Required work:
Retype the entries below exactly, but begin at the line containing "California, site h500ee07133290, 2-frame" and end at the last line.

Collected data entries
-.-.-

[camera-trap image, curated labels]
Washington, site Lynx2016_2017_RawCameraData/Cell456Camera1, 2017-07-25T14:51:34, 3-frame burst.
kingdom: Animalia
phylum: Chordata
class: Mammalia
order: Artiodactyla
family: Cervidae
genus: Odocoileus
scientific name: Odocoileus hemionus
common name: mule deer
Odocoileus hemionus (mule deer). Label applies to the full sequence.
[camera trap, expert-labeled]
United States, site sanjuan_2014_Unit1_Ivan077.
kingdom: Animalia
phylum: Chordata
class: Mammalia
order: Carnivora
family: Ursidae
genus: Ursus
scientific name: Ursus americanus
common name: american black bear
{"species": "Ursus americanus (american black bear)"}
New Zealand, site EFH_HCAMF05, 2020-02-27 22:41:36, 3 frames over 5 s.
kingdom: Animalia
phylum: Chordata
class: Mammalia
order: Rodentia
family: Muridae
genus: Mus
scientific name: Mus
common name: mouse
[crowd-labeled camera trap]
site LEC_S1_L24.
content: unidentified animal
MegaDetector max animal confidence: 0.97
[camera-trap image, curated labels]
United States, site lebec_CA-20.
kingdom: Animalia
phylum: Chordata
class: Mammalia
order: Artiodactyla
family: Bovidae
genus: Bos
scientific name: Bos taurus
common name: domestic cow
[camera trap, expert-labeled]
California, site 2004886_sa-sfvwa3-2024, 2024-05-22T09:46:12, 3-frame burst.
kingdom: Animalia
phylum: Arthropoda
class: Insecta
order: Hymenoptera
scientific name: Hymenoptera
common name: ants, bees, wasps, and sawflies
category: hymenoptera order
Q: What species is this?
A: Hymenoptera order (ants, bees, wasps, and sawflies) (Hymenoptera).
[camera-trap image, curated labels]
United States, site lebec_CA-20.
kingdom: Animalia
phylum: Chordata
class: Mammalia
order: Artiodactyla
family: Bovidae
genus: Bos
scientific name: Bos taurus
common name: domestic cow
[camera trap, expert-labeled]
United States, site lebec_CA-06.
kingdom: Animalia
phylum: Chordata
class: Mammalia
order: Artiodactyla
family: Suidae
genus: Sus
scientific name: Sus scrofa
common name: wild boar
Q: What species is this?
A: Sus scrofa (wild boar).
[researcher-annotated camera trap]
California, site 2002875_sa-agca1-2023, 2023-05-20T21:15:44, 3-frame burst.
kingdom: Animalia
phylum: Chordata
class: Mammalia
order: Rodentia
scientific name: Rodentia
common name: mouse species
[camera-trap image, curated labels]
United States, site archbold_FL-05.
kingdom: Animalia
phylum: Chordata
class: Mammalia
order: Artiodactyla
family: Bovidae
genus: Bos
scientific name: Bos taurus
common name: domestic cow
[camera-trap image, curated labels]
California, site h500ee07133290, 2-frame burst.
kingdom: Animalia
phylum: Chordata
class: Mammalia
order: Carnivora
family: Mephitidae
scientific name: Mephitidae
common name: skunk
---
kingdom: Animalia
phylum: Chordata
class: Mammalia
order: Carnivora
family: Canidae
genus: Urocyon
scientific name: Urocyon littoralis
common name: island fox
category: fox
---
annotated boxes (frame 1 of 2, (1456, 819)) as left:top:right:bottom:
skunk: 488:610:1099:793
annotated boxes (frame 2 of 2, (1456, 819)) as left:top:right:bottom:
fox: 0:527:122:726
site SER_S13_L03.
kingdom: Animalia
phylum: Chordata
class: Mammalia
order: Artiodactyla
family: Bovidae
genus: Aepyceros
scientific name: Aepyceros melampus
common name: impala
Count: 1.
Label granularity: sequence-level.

-.-.-

Expected answer:
California, site h500ee07133290, 2-frame burst.
kingdom: Animalia
phylum: Chordata
class: Mammalia
order: Carnivora
family: Mephitidae
scientific name: Mephitidae
common name: skunk
---
kingdom: Animalia
phylum: Chordata
class: Mammalia
order: Carnivora
family: Canidae
genus: Urocyon
scientific name: Urocyon littoralis
common name: island fox
category: fox
---
annotated boxes (frame 1 of 2, (1456, 819)) as left:top:right:bottom:
skunk: 488:610:1099:793
annotated boxes (frame 2 of 2, (1456, 819)) as left:top:right:bottom:
fox: 0:527:122:726
site SER_S13_L03.
kingdom: Animalia
phylum: Chordata
class: Mammalia
order: Artiodactyla
family: Bovidae
genus: Aepyceros
scientific name: Aepyceros melampus
common name: impala
Count: 1.
Label granularity: sequence-level.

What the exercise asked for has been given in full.